• **Extrait du document**:
= = = =
Or ce quadrige de ma préférence n’est que l’avant-coureur déboulé de toute une armada de nouvelles parutions que les médias distraits se hâteront d’oublier après avoir « traité » cette rentrée en « boostant » à l’unisson le même et unique polar « porteur », que dis-je, « vendeur », ne suivez pas mon regard ni celui de la vache à lait en question.
Au reste qui jettera la pierre au « polar romand » ? Vaine querelle, me dis-je en curieux de tous les genres. L’on peut s’offusquer en constatant que la rubrique littéraire d’un grand journal local se consacre désormais à peu près exclusivement à la présentation des polars américains, au motif que la demoiselle de service en raffole. Mais on peut aussi rugir en découvrant qu’une vieille dame bien sous tous rapports (Doris Jakubec) consacre DIX PAGES de la désormais fameuse Histoire de la littérature romande à une autre vieille dame chic (Anne Perrier) en n’accordant pas une ligne aux recueils du poète Antonio Rodriguez, à mes yeux le plus intéressant de la nouvelle donne.
Mieux que les médias : le médium Littérature !
Ma rentrée littéraire romande commence tous les matins avec une lampée de Cingria et une piqûre de rappel tirée des 16.000 pages du Journal intime d’Amiel, drogue douce, après quoi je reprends la lecture de Walden (« le philosophe dans les bois », etc.
= = = =
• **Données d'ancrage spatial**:
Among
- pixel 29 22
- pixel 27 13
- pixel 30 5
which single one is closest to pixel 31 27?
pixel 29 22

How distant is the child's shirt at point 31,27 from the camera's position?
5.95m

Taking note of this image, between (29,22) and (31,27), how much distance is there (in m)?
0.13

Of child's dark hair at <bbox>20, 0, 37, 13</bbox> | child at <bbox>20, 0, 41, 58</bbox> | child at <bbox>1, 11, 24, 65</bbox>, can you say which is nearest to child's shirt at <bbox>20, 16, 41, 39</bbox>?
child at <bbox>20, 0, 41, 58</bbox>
= = = =
• **Travail demandé**:
**A.** Recopiez le passage du texte sur la rentrée littéraire romande qui commence aux mots « Or ce quadrige » et s'arrête après les mots « lait en question. ».
**B.** Répondez aux questions suivantes sur le texte sur la rentrée littéraire romande :
(i) À qui Doris Jakubec consacre-t-elle dix pages de l'Histoire de la littérature romande ?
(ii) Quel poète n'y reçoit pas une ligne ?
(iii) Combien de pages compte le Journal intime d'Amiel selon l'auteur ?
**C.** Reprenez le texte sur la rentrée littéraire romande là où il s'arrête et poursuivez-le.

• **Réponses par tâche**:
**A.**
Or ce quadrige de ma préférence n’est que l’avant-coureur déboulé de toute une armada de nouvelles parutions que les médias distraits se hâteront d’oublier après avoir « traité » cette rentrée en « boostant » à l’unisson le même et unique polar « porteur », que dis-je, « vendeur », ne suivez pas mon regard ni celui de la vache à lait en question.

**B.**
(i) À Anne Perrier.
(ii) Antonio Rodriguez.
(iii) 16.000 pages.

**C.**
Ensuite, dans l’eau couleur de sang de bœuf égorgé de mon bain nordique, je me donnerai des frissons en lisant la très noire nouvelle Vingt volumes d’un certain Cédric Pignat, dont il m’est interdit d’écrire du bien ici pour des raisons déontologiques, et ensuite j’alternerai ma lecture quotidienne de Proust, de la Commedia de Dante et celle des écrits d’Annie Dillard, véritable grande poétesse en prose celle-là dont nos chaisières et nos abbesses crossées de la paroisse littéraire romande ignorent tout ou n’osent pas parler à goûter.
Sur quoi je me remettrai à l’écriture de mes humbles travaux immortels systématiquement passés sous silence par les jupons gris du supplément littéraire du Temps. Mais à ce propos, si ce n’était que de mon pauvre moi ! Or n’est-il pas triste de se rappeler que, publiant un nouveau livre dans nos régions il y a trente ou quarante ans de ça, un jeune auteur se voyait accueilli par une douzaine de vrais critiques littéraires attentifs qui l’accompagneraient ensuite, alors qu’aujourd’hui, sauf à montrer un joli minois ou traiter tel ou tel thème « porteur », tout accueil et reconnaissance éventuels, on peut rêver, attendront la semaine des quatre jeudis !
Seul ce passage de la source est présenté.